Now welcome the word "nano" into our discussion. The etymology is Greek, from "nanos" meaning small...a dwarf. And small it is, a nano being one billionth of a millimetre.. 10-9 ... that is minute. But nanotechnology is an integral part of medical and dental research and indeed it is possible to confidently forecast the development of nanorobots which may be applied in treatment of disease. These will not be miniaturised versions of our current instruments.. not the reduced submarine of Fantastic Voyage.. but will be based on structures already present in the body.. such as mitochondria. Aimed specifically at an identified problem, they will bring a new level of precision to treatment.

And in Dentistry.. and in Orthodontics .. Israeli scientists have developed an " enzyme blade" to replace our trusted scalpel. A rather grandiloquent term, we may remark. But the technology is sound, for the approach is based on collagenase packaged into liposomes which are used as nano vesicles to carry the enzyme to the periodontal membrane of teeth destined to be moved. The enzyme leaks out from the carrier liposome, works its effect on the collagen fibres and presto, the tooth is released to undergo more rapid orthodontic movement.
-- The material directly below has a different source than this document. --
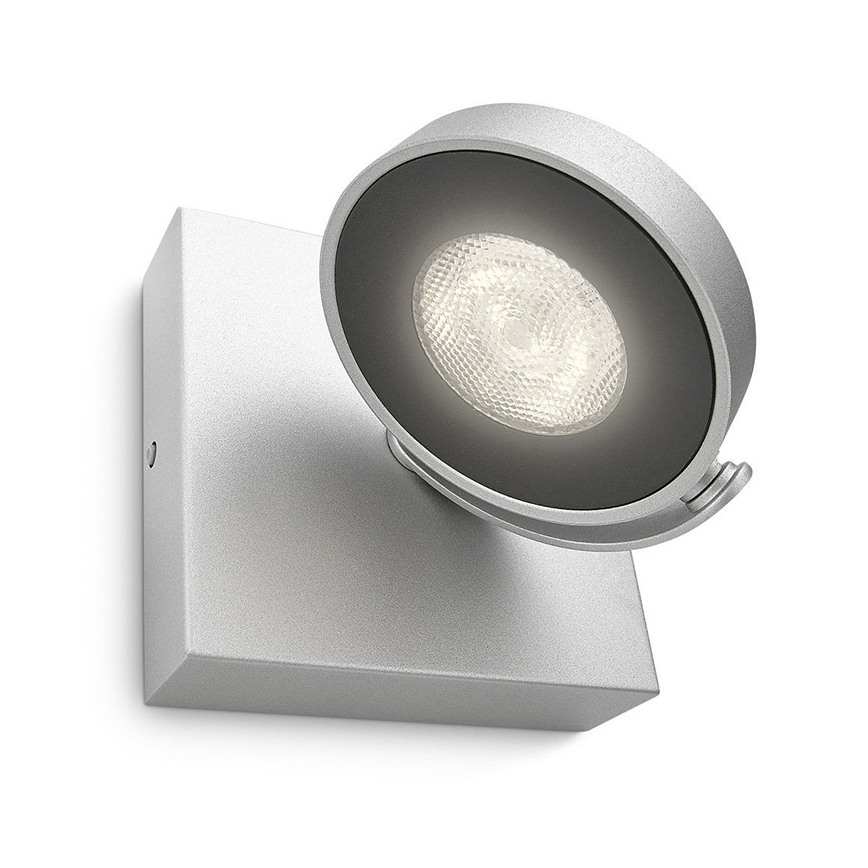 Philips 53170/48/16 - Φως σποτ LED MYLIVING CLOCKWORK 1xLED/4,5W/230V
The technique is forecast to replace the involved procedure of Periodontally Accelerated Osteogenic Orthodontics in which incisions are made into the cortical bone over teeth which are to be moved. So in truth the scalpel may be replaced by an enzyme blade! The researchers are confident the technique will be available within a few years. How far will this possibility develop.. can we foresee a time when no scalpels are needed at all??

A crucial message is contained in this description of developments in nano-technology. there is always the need for all practitioners not only to be alert to new technology but also to be prepared to consider the merits and possibilities.. even when the approach may be radically different from our accepted modalities. Most definitions of the word "meme" describe it as: An element of as culture or system of behaviour that may be considered to be passed from one individual to another by non- genetic means, especially by imitation. That may well apply to these advances, but there is another definition offered .. a meme is an idea-concept in evolutionary contest with other ideas. Both are relevant in our consideration of the awesome advances which are in the offing.

The Dwarf of nano technology may well become the Giant of innovation in health care.

Come to the Congress .. we may learn a small thing that could make a huge difference in our practices!